17. The dynamic cell culture device according to claim 14, further comprising a master drive (D) and a motion actuator (a);

the motion actuator (a) has a plurality of motion actuators, and the first functional base, the second functional base, the third functional base, the fourth functional base, and the motion actuator (a) each have a rotary clutch, a standardized switching interface, and a sensor interface; the motion actuator (A) further comprises a rotary drive mechanism connected to the respective rotary clutch;

the plurality of motion actuators (a) are respectively connected with the rotary clutches, the standardized switching interfaces and the sensor interfaces of the first functional base, the second functional base, the third functional base and the fourth functional base in a one-to-one correspondence manner through respective rotary clutches, standardized switching interfaces and sensor interfaces;

the main control driver (D) is respectively connected with the motion actuators (A) through connecting cables (G), and can respectively control the operating states of the rotation driving mechanisms of the motion actuators (A) so as to respectively control the respective working states of the first functional base, the second functional base, the third functional base and the fourth functional base.

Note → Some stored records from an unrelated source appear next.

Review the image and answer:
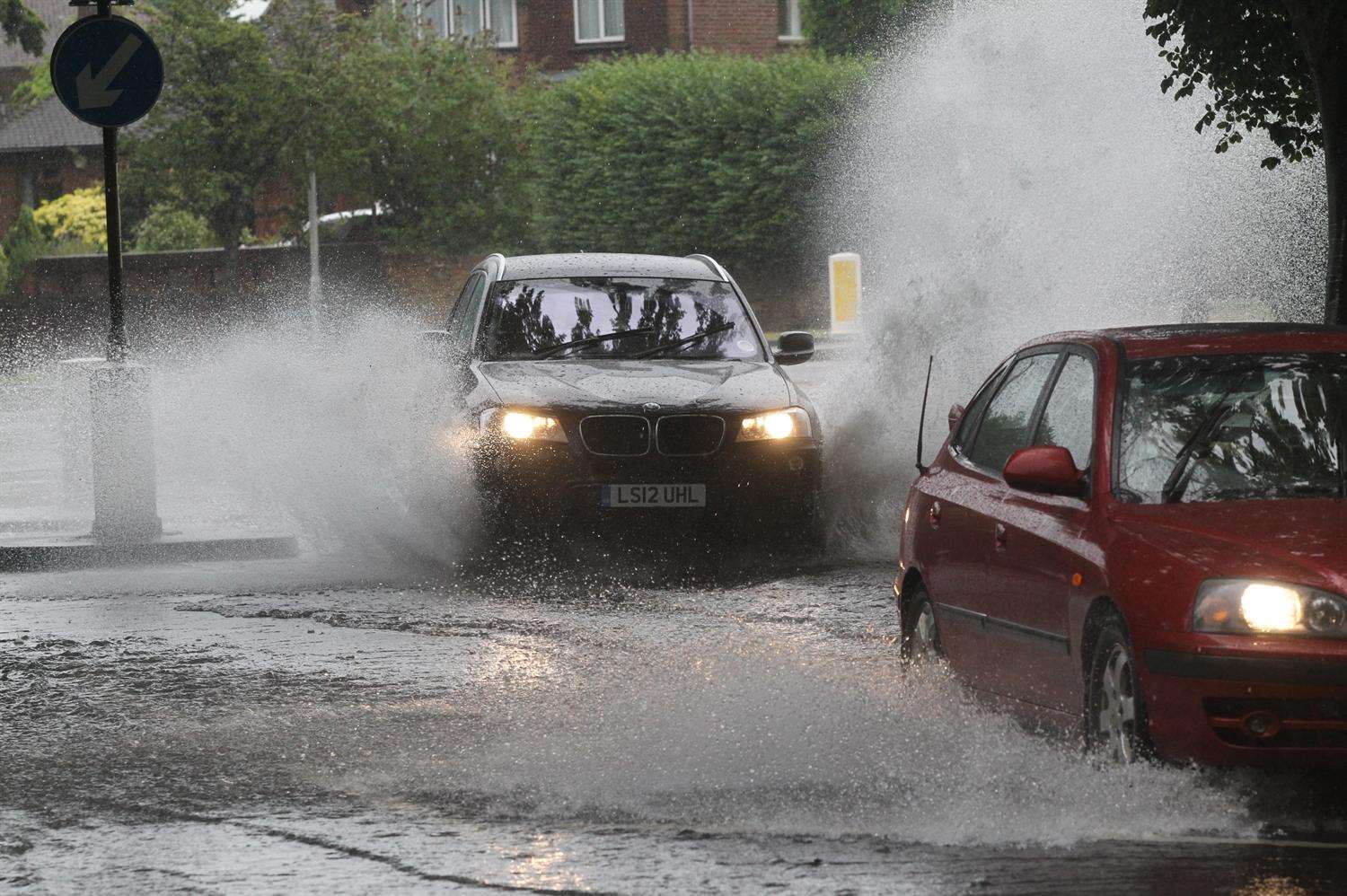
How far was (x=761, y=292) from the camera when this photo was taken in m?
44.8

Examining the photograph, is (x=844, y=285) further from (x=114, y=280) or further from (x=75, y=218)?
(x=75, y=218)

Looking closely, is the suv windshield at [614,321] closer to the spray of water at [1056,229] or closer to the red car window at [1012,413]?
the spray of water at [1056,229]

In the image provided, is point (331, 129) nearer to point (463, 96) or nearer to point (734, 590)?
point (463, 96)

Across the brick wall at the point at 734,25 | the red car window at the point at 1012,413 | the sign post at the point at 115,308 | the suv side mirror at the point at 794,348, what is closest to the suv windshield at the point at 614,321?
the suv side mirror at the point at 794,348

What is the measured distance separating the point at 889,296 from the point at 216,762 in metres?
8.96

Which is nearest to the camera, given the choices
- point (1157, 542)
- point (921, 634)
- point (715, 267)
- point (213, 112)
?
point (1157, 542)

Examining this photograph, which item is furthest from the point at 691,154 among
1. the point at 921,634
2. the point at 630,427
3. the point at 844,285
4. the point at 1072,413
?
the point at 1072,413

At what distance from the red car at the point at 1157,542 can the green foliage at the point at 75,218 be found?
47486 millimetres

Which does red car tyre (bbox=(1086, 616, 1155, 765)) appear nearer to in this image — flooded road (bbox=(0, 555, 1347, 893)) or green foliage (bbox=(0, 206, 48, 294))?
flooded road (bbox=(0, 555, 1347, 893))

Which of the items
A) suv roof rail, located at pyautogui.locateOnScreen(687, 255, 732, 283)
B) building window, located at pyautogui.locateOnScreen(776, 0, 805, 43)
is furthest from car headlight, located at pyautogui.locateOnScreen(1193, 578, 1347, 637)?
building window, located at pyautogui.locateOnScreen(776, 0, 805, 43)

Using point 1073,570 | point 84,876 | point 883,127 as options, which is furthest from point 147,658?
point 883,127

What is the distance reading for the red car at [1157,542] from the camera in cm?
589

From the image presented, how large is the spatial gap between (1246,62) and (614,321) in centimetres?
445

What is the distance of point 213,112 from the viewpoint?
4228 centimetres
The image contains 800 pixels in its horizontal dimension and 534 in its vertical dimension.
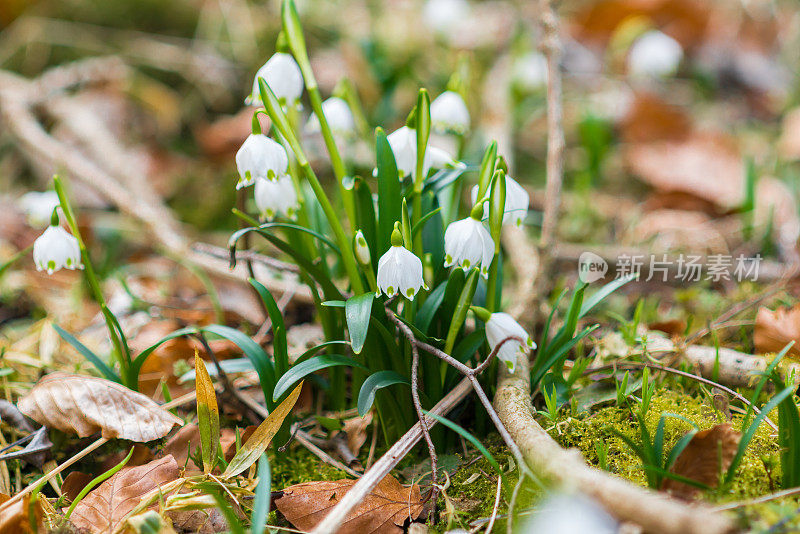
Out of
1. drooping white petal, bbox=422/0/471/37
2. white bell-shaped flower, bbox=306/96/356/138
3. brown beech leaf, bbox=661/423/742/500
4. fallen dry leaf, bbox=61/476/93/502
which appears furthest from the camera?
drooping white petal, bbox=422/0/471/37

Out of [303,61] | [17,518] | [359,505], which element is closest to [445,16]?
[303,61]

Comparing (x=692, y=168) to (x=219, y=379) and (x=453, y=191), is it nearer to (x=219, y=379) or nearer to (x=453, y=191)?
(x=453, y=191)

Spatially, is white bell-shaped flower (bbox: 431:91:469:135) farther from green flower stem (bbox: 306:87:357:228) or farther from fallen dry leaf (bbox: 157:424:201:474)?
fallen dry leaf (bbox: 157:424:201:474)

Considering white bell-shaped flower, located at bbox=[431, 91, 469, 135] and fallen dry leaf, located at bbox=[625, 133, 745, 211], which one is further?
fallen dry leaf, located at bbox=[625, 133, 745, 211]

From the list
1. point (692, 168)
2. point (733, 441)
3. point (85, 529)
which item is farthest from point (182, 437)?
point (692, 168)

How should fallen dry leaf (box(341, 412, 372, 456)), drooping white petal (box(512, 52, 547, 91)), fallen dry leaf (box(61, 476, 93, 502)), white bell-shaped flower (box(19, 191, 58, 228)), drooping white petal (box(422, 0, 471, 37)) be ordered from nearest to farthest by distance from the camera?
1. fallen dry leaf (box(61, 476, 93, 502))
2. fallen dry leaf (box(341, 412, 372, 456))
3. white bell-shaped flower (box(19, 191, 58, 228))
4. drooping white petal (box(512, 52, 547, 91))
5. drooping white petal (box(422, 0, 471, 37))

18. The dynamic cell culture device according to claim 8, further comprising a master control driver (D) and a motion actuator (A);

the motion actuator (A) comprises a first motion actuator (A1), the first motion actuator (A1) and the first function base each comprising a respective rotating clutch, a standardized switching interface, and a sensor interface; a rotating clutch (B1-5) of the first function base is connected with the rotating shaft (B1-10); the rotating clutch (A1-8) of the first motion actuator is in fit connection with the rotating clutch (B1-5) of the first function base; the standardized switching interface (A1-7) of the first motion actuator is connected with the standardized switching interface (B1-7) of the first function base; the sensor interface (A1-1) of the first motion actuator is connected with the sensor interface (B1-4) of the first function base;

the first motion actuator (A1) further comprises a rotary driving mechanism (A1-2) and a lifting driving mechanism (A1-3), wherein the rotary driving mechanism (A1-2) is connected with a rotary clutch (A1-8) of the first motion actuator; the lifting driving mechanism (A1-3) is aligned with the lifting valve rod (B1-6) and is configured to lift the lifting valve rod (B1-6) in the through hole (B1-12);

the main control driver (D) is connected with the first motion actuator (A1) through a connecting cable (G), and the main control driver (D) can respectively control the working states of the rotary driving mechanism (A1-2) and the lifting driving mechanism (A1-3) so as to control the rotating state of the rotating shaft (B1-10) and the lifting state of the lifting valve rod (B1-6).

19. The dynamic cell culture device according to claim 18, wherein the first motion actuator (A1) further comprises a display screen (A1-4) and a button (A1-5), the display screen (A1-4) and the button (A1-5) are electrically connected to the rotation driving mechanism (A1-2) and the lifting driving mechanism (A1-3), respectively; the display screen (A1-4) is used for displaying the motion state information of the rotary driving mechanism (A1-2) and the lifting driving mechanism (A1-3); the button (A1-5) is used for respectively controlling the starting and stopping of the rotary driving mechanism (A1-2) and the lifting driving mechanism (A1-3).